- Set problem 1 -
According to the folksong excerpt below, in what year did the Folk Music Council adopt its definition?
- Set problem 2 -
List every phrase that the folksong excerpt below quotes from the Folk Music Council's definition.
# Start of Source excerpt
Considering 'folksong', there is a wide spectrum of perception.

The exhaustive definition adopted by the Folk Music Council in 1954 includes the following phrases:
'musical tradition'
'oral transmission'
'rudimentary beginnings'
Anonymous authorship is another consideration, although not part of FMC's definition. Such anonymity is assumed in many quarters. In these days of widespread literacy and sophisticated recording and communication technology, I question the validity of 'oral transmission'. It could be said that this notion went out of the window when Cecil Sharp (GBHHN) started writing things down over half a century earlier. To his dubious credit, he did decline to document a plethora of music-hall type songs that were in circulation at the time.
# End of Source excerpt
# Start of Information provided
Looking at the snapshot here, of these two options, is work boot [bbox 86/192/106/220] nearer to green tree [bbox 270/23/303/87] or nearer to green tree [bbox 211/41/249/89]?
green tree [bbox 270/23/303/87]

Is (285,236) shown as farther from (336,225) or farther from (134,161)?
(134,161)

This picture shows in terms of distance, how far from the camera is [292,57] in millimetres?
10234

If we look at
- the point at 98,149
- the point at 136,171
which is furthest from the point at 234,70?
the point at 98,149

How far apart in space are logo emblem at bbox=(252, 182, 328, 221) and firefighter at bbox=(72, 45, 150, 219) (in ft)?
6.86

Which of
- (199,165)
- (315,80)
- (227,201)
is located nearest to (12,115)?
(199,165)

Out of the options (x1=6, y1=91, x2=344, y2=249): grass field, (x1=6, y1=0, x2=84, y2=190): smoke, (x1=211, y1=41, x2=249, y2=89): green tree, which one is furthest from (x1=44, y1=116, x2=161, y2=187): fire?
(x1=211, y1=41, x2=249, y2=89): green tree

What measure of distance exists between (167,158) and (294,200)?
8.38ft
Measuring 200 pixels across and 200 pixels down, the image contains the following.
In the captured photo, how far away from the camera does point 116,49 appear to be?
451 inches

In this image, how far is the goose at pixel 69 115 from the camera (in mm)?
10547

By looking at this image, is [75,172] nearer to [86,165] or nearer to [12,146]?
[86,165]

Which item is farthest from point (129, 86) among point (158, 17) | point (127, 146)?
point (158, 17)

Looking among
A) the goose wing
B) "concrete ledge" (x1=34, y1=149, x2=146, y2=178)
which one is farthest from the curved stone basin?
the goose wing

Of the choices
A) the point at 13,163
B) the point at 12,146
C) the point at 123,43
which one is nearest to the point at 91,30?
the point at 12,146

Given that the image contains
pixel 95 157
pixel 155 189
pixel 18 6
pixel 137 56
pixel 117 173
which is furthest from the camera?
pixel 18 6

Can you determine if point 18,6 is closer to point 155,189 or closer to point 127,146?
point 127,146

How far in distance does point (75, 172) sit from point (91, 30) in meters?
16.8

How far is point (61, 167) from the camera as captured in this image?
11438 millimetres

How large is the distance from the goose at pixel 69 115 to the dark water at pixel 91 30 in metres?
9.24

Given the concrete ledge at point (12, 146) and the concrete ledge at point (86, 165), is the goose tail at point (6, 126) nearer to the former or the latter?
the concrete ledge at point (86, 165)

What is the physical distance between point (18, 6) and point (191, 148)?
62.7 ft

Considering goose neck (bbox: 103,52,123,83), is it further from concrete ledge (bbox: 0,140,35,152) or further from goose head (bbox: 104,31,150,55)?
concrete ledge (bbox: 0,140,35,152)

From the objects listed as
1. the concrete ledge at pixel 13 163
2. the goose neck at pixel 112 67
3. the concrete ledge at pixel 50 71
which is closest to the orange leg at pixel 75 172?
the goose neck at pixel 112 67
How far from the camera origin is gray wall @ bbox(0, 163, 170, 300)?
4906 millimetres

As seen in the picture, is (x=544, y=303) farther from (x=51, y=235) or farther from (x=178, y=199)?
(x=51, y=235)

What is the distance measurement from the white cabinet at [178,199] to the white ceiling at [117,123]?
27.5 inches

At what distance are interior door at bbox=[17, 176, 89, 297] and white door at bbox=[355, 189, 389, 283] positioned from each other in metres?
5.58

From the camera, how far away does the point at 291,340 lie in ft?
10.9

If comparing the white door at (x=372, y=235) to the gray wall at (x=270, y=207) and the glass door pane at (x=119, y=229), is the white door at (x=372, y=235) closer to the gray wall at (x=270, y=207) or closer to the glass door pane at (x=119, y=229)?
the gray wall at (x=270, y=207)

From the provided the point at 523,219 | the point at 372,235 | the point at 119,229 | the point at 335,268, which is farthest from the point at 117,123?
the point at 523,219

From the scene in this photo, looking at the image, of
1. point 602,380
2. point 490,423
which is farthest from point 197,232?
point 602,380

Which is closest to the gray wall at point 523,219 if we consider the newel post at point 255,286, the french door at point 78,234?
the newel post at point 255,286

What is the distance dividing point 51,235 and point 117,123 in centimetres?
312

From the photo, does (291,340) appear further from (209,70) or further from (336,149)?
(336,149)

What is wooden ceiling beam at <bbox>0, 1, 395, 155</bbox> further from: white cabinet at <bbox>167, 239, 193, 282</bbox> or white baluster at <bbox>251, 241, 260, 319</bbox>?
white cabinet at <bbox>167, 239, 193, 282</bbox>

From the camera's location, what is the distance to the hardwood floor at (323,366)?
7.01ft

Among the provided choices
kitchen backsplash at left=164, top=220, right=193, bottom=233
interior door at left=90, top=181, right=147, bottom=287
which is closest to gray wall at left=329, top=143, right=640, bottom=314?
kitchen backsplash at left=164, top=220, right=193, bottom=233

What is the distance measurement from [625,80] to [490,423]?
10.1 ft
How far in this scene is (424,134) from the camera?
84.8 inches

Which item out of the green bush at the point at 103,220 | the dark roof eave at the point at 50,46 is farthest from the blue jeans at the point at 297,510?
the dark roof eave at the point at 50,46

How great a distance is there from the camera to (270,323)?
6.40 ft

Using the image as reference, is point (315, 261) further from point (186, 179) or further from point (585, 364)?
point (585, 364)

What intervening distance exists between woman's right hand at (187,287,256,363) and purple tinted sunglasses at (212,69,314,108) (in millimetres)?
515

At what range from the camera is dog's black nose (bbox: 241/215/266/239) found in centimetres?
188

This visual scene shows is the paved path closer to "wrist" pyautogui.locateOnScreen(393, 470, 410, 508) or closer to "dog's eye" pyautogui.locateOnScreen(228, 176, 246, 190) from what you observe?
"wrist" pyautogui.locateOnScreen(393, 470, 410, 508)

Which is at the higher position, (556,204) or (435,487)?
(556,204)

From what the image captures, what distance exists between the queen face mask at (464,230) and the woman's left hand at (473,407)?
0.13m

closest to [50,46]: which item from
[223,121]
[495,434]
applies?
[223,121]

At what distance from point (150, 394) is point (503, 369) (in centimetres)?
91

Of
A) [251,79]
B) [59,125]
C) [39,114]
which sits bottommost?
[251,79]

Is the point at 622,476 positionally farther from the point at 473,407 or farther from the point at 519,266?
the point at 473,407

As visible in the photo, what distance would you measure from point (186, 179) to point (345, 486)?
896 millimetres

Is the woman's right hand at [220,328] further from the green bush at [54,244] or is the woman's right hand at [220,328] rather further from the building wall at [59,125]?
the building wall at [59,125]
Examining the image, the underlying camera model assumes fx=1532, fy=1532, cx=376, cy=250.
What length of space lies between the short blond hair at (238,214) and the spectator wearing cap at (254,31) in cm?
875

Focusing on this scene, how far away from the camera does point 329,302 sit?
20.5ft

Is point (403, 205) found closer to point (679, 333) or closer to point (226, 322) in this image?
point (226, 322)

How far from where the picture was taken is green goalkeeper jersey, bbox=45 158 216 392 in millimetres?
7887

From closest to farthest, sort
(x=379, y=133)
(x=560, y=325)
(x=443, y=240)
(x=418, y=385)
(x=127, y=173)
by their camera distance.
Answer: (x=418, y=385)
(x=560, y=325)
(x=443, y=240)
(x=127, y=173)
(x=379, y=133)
# End of Information provided
- Problem solution 1 -
1954

- Problem solution 2 -
'musical tradition'
'oral transmission'
'rudimentary beginnings'